If you already have git hooks installed, DevDaily will **append** its snapshot calls instead of overwriting them. The hooks include a `# DevDaily auto-snapshot` marker for safe identification.

### Removing Hooks

To remove DevDaily git hooks:

```bash theme={null}
devdaily init --remove-hooks
```

This removes only the DevDaily portions of your hooks, leaving any other custom hooks intact.

## Configuration

### Enable/Disable Auto-Snapshots

Control auto-snapshots in your config file (`~/.config/devdaily/config.json`):

```json theme={null}
{
  "journal": {
    "autoSnapshot": true,    // Enable auto-snapshots
    "quiet": true            // Hide snapshot confirmation messages
  }
}
```

### Force a Snapshot

You can force a snapshot even if `autoSnapshot` is disabled:

```typescript theme={null}
await sideEffectSnapshot({ source: 'standup', force: true });
```

### Verbose Mode

Show snapshot confirmations even when `quiet` mode is enabled:

```typescript theme={null}
await sideEffectSnapshot({ source: 'standup', verbose: true });
```

## Implementation Details

From `src/core/auto-snapshot.ts:71`:

```typescript theme={null}
export async function sideEffectSnapshot(
  options: SideEffectSnapshotOptions
): Promise<SideEffectResult> {
  try {
    const config = getConfig();
    const journalConfig = config.journal ?? { autoSnapshot: true, quiet: true };

    // Check if auto-snapshot is enabled (unless forced)
    if (!options.force && !journalConfig.autoSnapshot) {
      return { taken: false, skipReason: 'autoSnapshot disabled in config' };
    }

    // Check if we're in a git repo
    const git = new GitAnalyzer();
    if (!(await git.isRepository())) {
      return { taken: false, skipReason: 'not a git repository' };
    }

    // Build snapshot options — always use light mode for speed
    const snapshotOpts: SnapshotOptions = {
      skipPRs: true,
      skipTickets: true,
      includeBranches: false,
      includeUncommitted: true,
      tags: [...(options.tags ?? []), `auto:${options.source}`],
    };

    const builder = new SnapshotBuilder(undefined, options.debug ?? false);
    const result = await builder.takeLightSnapshot(snapshotOpts);

    // Save to journal
    const journal = new WorkJournal();
    journal.saveSnapshot(result.snapshot);

    return { taken: true, result };
  } catch {
    // Never crash the parent command
    return { taken: false, skipReason: 'snapshot failed (non-fatal)' };
  }
}
```

<Info>
  The `try-catch` wrapper ensures that even if the snapshot fails, your command continues running normally.
</Info>

## Tags

Each auto-snapshot is tagged with `auto:{source}` where source is the triggering command.
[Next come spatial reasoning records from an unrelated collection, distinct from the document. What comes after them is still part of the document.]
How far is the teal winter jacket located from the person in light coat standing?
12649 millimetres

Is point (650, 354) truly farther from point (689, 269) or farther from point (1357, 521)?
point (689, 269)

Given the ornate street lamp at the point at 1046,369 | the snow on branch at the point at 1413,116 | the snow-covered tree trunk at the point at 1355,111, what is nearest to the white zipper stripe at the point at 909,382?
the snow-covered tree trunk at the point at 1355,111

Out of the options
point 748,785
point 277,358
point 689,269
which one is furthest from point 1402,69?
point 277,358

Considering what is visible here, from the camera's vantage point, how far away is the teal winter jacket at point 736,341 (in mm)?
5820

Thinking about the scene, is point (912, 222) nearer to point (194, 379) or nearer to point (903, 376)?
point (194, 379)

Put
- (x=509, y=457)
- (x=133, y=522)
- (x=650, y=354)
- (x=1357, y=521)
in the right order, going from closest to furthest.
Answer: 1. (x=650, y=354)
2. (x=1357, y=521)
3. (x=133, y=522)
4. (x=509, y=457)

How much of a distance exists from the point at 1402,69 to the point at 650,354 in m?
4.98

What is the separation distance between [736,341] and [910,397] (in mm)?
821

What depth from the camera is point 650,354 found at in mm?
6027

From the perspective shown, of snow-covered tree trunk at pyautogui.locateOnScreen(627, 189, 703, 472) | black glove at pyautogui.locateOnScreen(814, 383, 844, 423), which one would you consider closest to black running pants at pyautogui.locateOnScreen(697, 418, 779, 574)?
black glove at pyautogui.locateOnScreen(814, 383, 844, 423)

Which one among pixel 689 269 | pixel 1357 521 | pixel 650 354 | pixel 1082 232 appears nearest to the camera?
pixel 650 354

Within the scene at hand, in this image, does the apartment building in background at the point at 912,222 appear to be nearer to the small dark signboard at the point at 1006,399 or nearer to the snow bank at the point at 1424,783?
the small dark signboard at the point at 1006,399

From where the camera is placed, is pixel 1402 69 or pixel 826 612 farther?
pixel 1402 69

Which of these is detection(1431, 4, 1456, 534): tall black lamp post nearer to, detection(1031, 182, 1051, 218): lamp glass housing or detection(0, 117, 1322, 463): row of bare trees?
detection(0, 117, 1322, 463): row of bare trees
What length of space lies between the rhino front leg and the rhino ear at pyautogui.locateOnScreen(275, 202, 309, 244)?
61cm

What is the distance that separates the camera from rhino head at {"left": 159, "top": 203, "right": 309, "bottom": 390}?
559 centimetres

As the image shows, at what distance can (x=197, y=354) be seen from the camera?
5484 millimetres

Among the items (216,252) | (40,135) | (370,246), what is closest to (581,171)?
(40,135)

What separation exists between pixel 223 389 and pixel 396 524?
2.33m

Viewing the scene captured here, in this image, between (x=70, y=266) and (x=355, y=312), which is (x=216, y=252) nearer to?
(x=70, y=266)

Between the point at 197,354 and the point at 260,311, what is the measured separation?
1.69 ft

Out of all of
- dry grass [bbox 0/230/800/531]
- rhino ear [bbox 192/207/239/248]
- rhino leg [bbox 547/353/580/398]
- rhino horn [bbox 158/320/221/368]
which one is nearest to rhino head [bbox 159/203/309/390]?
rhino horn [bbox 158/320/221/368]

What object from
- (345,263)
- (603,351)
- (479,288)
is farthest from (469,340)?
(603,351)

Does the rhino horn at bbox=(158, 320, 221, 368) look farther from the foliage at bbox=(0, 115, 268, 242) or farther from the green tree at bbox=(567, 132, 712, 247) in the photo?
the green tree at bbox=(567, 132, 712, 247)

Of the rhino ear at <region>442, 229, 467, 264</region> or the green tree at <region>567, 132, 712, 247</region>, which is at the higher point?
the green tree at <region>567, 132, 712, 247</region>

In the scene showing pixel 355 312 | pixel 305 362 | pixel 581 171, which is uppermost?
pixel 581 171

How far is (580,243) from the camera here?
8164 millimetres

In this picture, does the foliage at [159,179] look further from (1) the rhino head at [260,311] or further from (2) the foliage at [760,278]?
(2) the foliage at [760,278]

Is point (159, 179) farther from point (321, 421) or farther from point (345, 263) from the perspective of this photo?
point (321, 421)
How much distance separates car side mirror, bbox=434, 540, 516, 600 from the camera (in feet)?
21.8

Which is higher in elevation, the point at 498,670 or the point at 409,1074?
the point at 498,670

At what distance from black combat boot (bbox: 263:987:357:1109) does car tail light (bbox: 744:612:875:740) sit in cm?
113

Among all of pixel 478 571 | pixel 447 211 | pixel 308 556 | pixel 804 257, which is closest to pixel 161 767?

This makes it easy to filter snapshots by how they were created:

* `auto:standup`
* `auto:pr`
* `auto:week`
* `auto:post-commit`
* `auto:post-checkout`

You can search for these tags using the journal search functionality.

## Fire-and-Forget Mode

For absolute minimal latency, use the fire-and-forget variant:

```typescript theme={null}
import { fireAndForgetSnapshot } from '../core/auto-snapshot.js';

// Doesn't even await — snapshot runs completely in background
fireAndForgetSnapshot({ source: 'standup' });
```

This is useful when you don't want **any** latency added to your command, even asynchronously.